In WHEN WOMEN HELD THE DRAGON’S TONGUE and other essays in Historical Anthropology (2007), Hermann Rebel suggests:
Thanks in part to the efforts of the typologists and comparativists, dragons’ historically ascertainable identifications with evil and pure enmity can be seen as moments of ideological regression, when evil acts are displaced, by means of a mythic beast-actor, into a “natural” universe untouched by divine scrutiny. This perspective shift screens out what are in fact worldly betrayals, crimes, extortions, enslavements, the careless and empowered cruelties that some inflict on others for the primacy of profit, which altogether offer, whether they occur in the intimacy of families or on a geographic scale, a taste of chaos, but one that is always of a socially and morally willed and not a natural variety
.If we regard folk tale dragons through a historical researcher’s eyes in a manner that observes what appears to a reader’s “sense” as plainly evident as possible – that is, phenomenologically – then they are in no case reducible to a mere symbolic presence marked by catalogues of frightening attributes and dastardly demands. Forgetting for the moment that dragons have also never completely stopped lurking in the symbolic narrative universe as protectors, soothsayers, guardians, teachers of language, multipliers of bridewealth and dowry gold, we can also assert that even in narratives that exclusively figure dragons as evil-projecting enemies, they are still not ever mere symbolic agents of Chaos.
Dragons are rather, in almost all their appearances, purposefully rational agents, bargaining unilaterally from a position of great power to destroy. Putting it another way, they can be described as classically criminal tribute takers extorting protection insurance against the violence they can unleash. In Ludwig Bechstein’s mid-nineteenth century collection of German tales the word “tribute” actually appears to describe the dragon’s demands. In tandem with that course of
action, dragons also appear as violent hoarders of wealth- and life-sustaining resources (treasure and water figure most often) , exchanging them dearly for human-sacrificial tributes while cloaking their predations inside pretexts of guardianship.

■ **Task description**
Supply the next portion of the passage on dragons in folk tales, starting after its final sentence. The entries that come next were taken from an unrelated source.

■ **Questions about scenes shown in images**
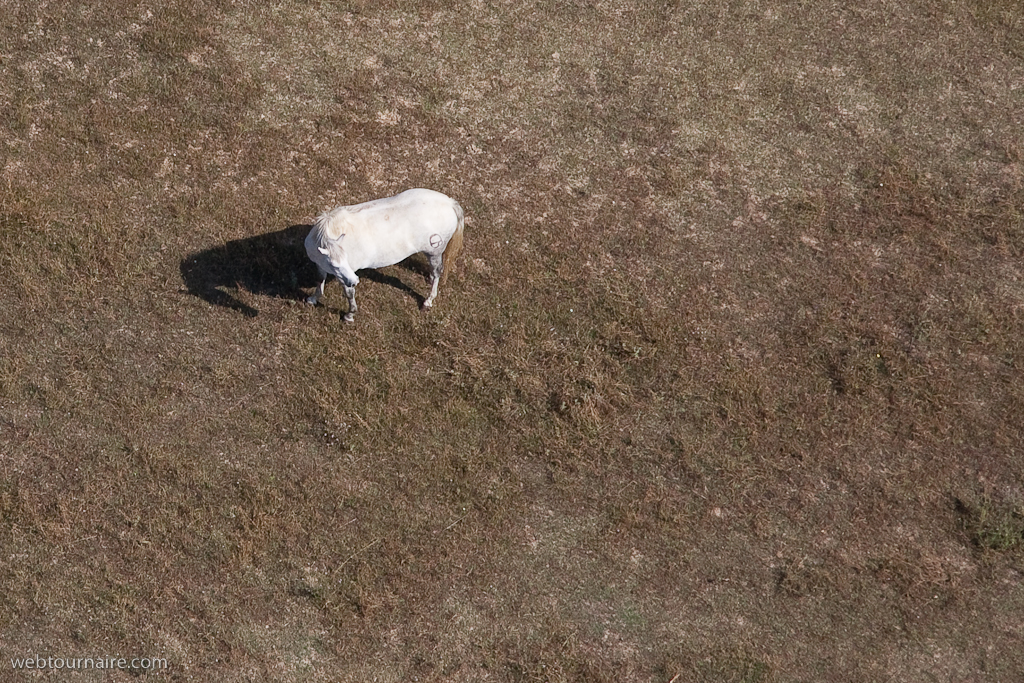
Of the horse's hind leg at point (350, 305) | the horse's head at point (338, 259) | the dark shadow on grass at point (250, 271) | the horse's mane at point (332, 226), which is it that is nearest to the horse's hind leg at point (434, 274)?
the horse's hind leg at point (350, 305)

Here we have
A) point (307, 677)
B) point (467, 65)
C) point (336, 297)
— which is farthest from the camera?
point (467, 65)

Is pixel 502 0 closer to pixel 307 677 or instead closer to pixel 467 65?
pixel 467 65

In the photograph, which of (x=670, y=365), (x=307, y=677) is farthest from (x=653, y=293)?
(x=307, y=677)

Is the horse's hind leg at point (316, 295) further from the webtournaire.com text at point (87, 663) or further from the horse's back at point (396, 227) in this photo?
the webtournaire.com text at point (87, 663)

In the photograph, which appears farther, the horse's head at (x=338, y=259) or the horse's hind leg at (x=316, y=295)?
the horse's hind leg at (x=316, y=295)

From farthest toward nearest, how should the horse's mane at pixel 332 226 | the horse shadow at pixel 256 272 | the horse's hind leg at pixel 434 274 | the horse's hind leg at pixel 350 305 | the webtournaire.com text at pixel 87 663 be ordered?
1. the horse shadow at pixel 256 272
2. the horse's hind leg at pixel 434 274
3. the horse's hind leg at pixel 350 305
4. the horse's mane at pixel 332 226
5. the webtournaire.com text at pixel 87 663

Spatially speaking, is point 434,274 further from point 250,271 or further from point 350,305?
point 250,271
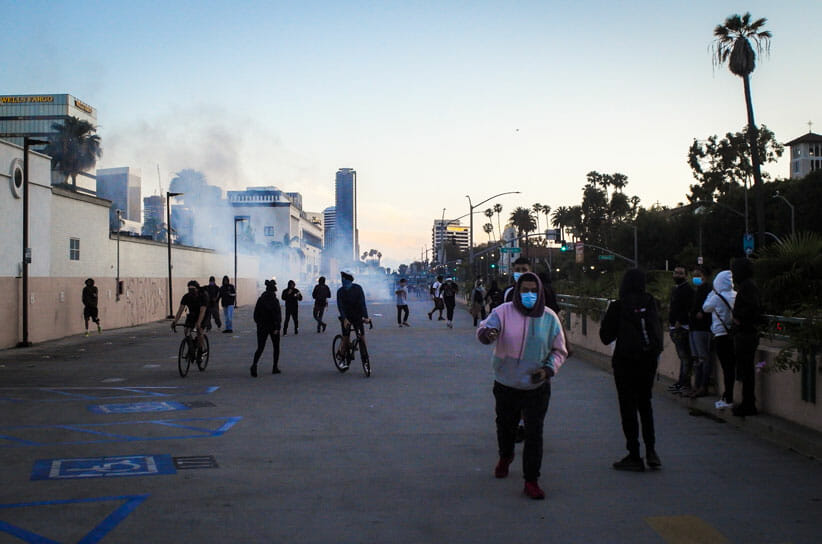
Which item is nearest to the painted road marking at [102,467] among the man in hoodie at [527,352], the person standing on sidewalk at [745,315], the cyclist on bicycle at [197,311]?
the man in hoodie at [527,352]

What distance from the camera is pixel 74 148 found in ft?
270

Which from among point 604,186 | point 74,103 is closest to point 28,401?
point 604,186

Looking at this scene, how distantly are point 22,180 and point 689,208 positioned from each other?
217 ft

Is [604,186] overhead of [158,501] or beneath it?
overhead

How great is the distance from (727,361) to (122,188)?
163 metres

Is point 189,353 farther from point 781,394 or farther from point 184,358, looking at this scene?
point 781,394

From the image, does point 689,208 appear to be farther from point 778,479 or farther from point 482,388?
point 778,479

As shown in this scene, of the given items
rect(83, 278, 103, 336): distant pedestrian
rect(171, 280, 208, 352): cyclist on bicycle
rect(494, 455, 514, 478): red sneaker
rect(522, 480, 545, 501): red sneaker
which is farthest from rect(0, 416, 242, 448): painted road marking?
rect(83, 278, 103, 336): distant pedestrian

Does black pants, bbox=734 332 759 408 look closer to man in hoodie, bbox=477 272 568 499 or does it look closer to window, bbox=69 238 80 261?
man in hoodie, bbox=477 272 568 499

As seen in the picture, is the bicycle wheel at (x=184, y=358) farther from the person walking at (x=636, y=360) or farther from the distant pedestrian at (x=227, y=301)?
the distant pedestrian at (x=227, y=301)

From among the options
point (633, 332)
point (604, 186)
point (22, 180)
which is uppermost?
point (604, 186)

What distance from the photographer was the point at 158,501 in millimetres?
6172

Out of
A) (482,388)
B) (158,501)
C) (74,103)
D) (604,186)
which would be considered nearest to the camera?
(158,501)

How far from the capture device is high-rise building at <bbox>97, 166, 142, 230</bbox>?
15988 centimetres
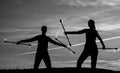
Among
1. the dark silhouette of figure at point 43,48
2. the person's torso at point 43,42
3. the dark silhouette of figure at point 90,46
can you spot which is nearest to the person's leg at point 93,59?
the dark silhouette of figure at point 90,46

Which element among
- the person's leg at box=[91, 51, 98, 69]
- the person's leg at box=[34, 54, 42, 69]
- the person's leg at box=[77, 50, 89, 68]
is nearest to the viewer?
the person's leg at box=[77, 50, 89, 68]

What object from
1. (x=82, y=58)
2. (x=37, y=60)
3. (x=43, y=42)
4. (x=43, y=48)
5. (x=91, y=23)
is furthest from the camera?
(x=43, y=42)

■ **Exercise answer**
But whose characterizations are these anyway? They seem to combine the themes of the defeated Dragon nation with the malifications of medeival encounters with comet-debris that gave dragons their ominous overtones. Thus, dragons became associated with themes of shortage, crop failure, and 'The Wasteland', in general. The results of such catastropes seem to have been confabulated with the diaspora of the Dragon clan, adding another layer to their historical "demonization".
Dragons play specific roles in folk tales, they converse and bargain with victims and heroes, have their own plans, in short, act in consequential ways that differ from story to story, from telling to telling. “The Dragon” is never just a symbol but is, rather, a figure, an active figuration, a trope around which specific actions turn and turn out very differently in different tellings. Far from being merely symbolic of evil or chaos, dragons rather threaten with chaos those who do not knuckle under their power.
Current misrecognitions of them as just an evil presence point rather to a culturally refigured repression in the present of the folkloric recognition of such calculated, predatory exercises of power to withhold resources or to threaten with destruction unless demands are met. In the timeline of European dragon tales’ narrative transformations, this shift in consciousness mirrors very precisely the threats posed to the rural subject population by regional and imperial aristocracies acting under evolved conditions of corporatist princely absolutisms and marshalling their tribute resources for a state of perpetual war, for a perpetual terrorist ransoming of everyday life.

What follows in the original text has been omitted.